Nobody would dispute that money provides a great way of influencing people’s behaviour. To mention but one example, by taxing cars according to their emission level, people will only consume the level of pollution they really value, and as a result transport emissions fall.

However, money, or rather what we typically understand by money, is too universal – it can be exchanged for anything of value (or almost) and anything can be exchanged for money. While this is a great feature, on the other hand it is also difficult for policy makers to manage such a versatile commodity. Going back to the example, you might be able to influence the choice between car A and car B but not what is done with the saved money.

One way of obtaining more influence is by creating new currencies: imagine you get Eco money (a new currency) for buying an economic car which in turn can be exchanged for gym subscriptions, energy saving appliances, solar panels, bicycles, etc. What is great with this approach is that you are hitting many birds with one stone: encourage people to buy efficient cars, live a healthy lifestyles, and lower their energy consumption, etc. Put differently, one policy tool would be able to influence multiple incentives simultaneously.

This idea has been used in the slums of Brazil where most people were so poor that they could not afford to travel by bus. As a consequence, buses were underutilised while unemployed people could not find jobs elsewhere. There was also another problem: the streets were littered with garbage. The solution? A currency which exchanges garbage for bus tickets! Soon people started collecting garbage to earn bus tickets, resulting into cleaner streets and increased mobility for the people who could not afford it.

Obviously such schemes do have their pitfalls. Perhaps the major disadvantage is that the state takes a more paternalistic role in society, telling citizens that “it knows best” when it comes to their personal consumption.

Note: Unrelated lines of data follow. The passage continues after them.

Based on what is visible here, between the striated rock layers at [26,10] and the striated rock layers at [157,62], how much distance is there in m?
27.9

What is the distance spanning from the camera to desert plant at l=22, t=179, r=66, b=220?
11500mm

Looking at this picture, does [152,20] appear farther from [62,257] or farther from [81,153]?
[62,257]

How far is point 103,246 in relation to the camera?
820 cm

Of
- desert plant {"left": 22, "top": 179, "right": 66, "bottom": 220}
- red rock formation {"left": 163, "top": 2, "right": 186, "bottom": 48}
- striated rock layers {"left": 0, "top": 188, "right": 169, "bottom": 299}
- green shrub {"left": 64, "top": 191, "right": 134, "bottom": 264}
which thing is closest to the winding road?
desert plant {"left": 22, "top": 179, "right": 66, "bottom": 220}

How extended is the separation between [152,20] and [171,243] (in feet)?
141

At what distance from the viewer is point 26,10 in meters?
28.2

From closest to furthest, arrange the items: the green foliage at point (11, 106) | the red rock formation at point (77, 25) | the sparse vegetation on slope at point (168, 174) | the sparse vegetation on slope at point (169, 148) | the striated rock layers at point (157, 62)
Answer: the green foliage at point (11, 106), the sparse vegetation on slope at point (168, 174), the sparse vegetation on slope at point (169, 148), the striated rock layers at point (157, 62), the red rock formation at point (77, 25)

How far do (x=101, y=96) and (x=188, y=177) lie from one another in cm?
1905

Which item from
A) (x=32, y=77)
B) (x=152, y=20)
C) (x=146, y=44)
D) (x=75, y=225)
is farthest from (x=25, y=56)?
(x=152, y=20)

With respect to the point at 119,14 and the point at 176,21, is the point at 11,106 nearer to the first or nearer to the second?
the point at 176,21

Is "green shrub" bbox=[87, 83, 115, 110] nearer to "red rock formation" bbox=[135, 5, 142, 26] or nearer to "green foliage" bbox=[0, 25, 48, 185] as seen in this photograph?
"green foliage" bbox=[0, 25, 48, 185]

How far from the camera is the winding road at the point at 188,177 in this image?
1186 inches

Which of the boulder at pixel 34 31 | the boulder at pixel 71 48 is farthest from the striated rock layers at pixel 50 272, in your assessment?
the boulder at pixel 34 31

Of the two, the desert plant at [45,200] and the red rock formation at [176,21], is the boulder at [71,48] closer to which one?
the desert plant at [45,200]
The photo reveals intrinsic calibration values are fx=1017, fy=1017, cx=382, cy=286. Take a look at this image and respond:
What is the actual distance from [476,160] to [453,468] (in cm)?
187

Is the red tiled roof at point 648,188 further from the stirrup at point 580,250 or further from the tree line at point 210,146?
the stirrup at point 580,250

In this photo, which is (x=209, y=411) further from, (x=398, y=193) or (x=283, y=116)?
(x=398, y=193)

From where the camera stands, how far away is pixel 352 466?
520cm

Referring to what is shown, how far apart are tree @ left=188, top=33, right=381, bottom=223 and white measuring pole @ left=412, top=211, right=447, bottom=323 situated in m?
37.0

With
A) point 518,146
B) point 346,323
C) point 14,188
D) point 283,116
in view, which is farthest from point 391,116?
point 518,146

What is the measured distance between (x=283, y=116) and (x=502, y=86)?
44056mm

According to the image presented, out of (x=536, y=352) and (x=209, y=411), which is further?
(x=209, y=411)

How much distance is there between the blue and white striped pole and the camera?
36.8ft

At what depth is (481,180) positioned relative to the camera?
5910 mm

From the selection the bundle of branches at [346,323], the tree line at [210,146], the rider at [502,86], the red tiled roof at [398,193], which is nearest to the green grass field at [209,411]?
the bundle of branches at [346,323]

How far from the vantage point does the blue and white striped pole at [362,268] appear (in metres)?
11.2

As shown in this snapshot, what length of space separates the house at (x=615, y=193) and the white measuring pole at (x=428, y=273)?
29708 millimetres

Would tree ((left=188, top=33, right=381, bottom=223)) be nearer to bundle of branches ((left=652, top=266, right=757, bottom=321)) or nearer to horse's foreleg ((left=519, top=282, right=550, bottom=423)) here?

This undermines the tenant of consumer sovereignty which in a market economy is crucial for economic efficiency as consumers send signals to producers to produce their preferred commodities by ‘voting’ for them through purchases, hence resources are automatically diverted towards commodities in high demand. Secondly it presumes that government failure does not exist, clearly quite a tall order since policy-makers do not always possess some kind of higher knowledge/wisdom and unfortunately history has shown that public officers could have vested interests which may be in conflict with the common good.

This being said, alternative currencies could provide policy makers with a formidable policy tool in instances where consumers’ individual actions are making each and every one of them worse off, compared to a situation where collective action strategic guidance would provide opportunities for real gains in quality of life.